What to produce: Copy everything from the line containing "Which amongst" down to the line containing "Just looking at", requests included, and in the answers shift every coordinate up by 139.

— Start of Data for this exercise —

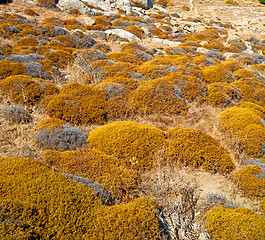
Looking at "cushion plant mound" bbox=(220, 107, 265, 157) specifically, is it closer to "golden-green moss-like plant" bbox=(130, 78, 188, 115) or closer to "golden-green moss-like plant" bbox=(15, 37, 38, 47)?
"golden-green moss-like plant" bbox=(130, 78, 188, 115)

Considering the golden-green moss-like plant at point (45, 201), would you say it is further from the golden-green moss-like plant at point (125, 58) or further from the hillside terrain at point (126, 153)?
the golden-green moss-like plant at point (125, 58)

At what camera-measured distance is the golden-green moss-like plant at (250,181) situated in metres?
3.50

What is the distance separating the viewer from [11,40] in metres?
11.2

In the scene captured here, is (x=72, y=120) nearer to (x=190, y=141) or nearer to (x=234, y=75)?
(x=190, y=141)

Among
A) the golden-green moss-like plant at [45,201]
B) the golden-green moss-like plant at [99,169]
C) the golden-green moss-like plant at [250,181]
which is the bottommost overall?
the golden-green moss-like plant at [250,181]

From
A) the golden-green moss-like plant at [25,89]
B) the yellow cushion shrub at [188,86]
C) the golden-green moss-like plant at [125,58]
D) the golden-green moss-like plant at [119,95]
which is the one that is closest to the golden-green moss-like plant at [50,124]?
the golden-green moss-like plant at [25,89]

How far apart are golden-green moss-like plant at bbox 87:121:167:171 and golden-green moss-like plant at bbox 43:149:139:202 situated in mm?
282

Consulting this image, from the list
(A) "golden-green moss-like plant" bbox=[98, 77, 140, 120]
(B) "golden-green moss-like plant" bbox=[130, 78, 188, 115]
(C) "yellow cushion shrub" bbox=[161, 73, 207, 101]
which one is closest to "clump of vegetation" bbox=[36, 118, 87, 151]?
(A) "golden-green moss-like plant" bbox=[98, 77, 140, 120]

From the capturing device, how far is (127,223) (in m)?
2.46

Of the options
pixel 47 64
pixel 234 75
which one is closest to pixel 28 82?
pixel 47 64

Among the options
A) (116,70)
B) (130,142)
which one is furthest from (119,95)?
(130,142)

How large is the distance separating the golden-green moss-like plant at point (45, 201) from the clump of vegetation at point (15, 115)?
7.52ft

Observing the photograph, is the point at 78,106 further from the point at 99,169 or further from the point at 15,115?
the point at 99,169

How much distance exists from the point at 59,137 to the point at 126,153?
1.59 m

— End of Data for this exercise —
— Start of Data for this exercise —

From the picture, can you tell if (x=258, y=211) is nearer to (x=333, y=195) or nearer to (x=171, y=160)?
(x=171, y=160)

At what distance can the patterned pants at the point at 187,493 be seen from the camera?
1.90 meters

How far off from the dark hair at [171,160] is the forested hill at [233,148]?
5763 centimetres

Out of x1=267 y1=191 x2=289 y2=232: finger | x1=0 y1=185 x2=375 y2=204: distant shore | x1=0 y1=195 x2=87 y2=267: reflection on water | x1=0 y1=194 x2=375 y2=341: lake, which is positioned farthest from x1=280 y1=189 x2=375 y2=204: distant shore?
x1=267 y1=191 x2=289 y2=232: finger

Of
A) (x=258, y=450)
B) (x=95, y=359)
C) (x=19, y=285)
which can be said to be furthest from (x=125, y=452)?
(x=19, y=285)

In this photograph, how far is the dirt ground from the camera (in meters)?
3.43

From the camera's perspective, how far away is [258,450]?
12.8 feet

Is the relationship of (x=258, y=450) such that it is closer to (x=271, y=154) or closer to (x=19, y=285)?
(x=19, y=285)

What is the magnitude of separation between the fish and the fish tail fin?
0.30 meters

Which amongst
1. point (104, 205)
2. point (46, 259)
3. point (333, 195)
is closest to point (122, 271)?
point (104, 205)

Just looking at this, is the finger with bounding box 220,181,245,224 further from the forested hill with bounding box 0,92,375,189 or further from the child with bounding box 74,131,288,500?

— End of Data for this exercise —

Exercise solution:
Which amongst
1. point (104, 205)
2. point (46, 259)
3. point (333, 195)
is closest to point (122, 271)?
point (243, 344)

Just looking at this, is the finger with bounding box 220,181,245,224 further from the forested hill with bounding box 0,92,375,189 or further from the child with bounding box 74,131,288,500?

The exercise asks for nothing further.